Abstract

The initial phrase of the title for this paper was borrowed from a speech delivered by Tony D’Aloisio, Chairman, Australian Securities and Investments Commission (ASIC), in September 2010. The Chairman stated The first point I will make about ASIC’s forward agenda for the next couple of years is that, for the most part, we will continue to do what we have been doing because it has been working well. ASIC is a regulatory oversight body and not a guarantor against risk and corporate failure. The regulator’s objective is to exercise its powers to improve the performance of the financial system and the entities within the system in the interests of commercial certainty and development of the economy.

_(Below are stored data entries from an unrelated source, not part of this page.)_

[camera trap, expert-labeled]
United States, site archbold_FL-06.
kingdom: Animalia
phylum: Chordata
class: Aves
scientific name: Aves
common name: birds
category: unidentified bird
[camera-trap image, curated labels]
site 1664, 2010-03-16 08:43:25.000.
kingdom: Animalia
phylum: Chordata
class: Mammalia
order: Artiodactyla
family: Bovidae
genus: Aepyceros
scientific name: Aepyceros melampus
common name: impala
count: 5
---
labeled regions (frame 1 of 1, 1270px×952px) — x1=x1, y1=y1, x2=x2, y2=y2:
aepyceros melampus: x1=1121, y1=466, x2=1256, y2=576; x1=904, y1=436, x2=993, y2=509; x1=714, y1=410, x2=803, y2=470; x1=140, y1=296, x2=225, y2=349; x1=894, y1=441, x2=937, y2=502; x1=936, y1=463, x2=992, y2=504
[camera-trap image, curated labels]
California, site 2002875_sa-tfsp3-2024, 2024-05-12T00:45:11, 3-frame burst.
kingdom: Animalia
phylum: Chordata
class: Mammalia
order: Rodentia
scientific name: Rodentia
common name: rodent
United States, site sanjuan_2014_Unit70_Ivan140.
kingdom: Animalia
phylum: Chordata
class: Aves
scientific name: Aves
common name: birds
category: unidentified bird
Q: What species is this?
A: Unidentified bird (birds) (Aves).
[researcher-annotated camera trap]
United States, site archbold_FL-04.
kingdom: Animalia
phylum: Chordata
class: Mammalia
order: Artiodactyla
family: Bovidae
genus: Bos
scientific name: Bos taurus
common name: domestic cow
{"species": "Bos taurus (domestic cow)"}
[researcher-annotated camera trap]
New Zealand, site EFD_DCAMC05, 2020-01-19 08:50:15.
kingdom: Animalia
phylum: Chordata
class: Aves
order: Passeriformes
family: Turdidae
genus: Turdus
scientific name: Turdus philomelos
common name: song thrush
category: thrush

An important role is to efficiently process the information it receives under its powers and to promote informed participation by investors in the financial system. On 15 July 2011, Australia will mark the tenth anniversary of the Corporations Act 2001 (Cth) and the formation of ASIC under companion legislation. Reflecting the theme of the conference, this paper will review the regulator’s ‘past experience’ in enforcing timely (or continuous) corporate disclosure and, more particularly, the contribution of this experience to the regulator’s ‘forward agenda’? The Chairman acknowledges that ASIC has given ‘much thought to how the Australian market might evolve’. In the past year that evolution has witnessed the transfer of supervisory responsibilities for licensed equity and derivatives markets from the Australian Securities Exchange (ASX) to ASIC; the introduction of ‘market integrity’ rules directed at insider trading and market manipulation; potential Government support for competitive market trading of listed shares in Australia, and even the merger of ASX with another stock exchange. All of these issues can affect corporate disclosure. ASIC is also a party to continuous disclosure issues that are currently before the courts with the ongoing James Hardie and Fortescue cases. Consistent with the theme of the conference, the paper will endeavour to deduce the regulator’s present position on continuous disclosure and ASIC’s future agenda for enforcing the timely disclosure of material information by listed companies.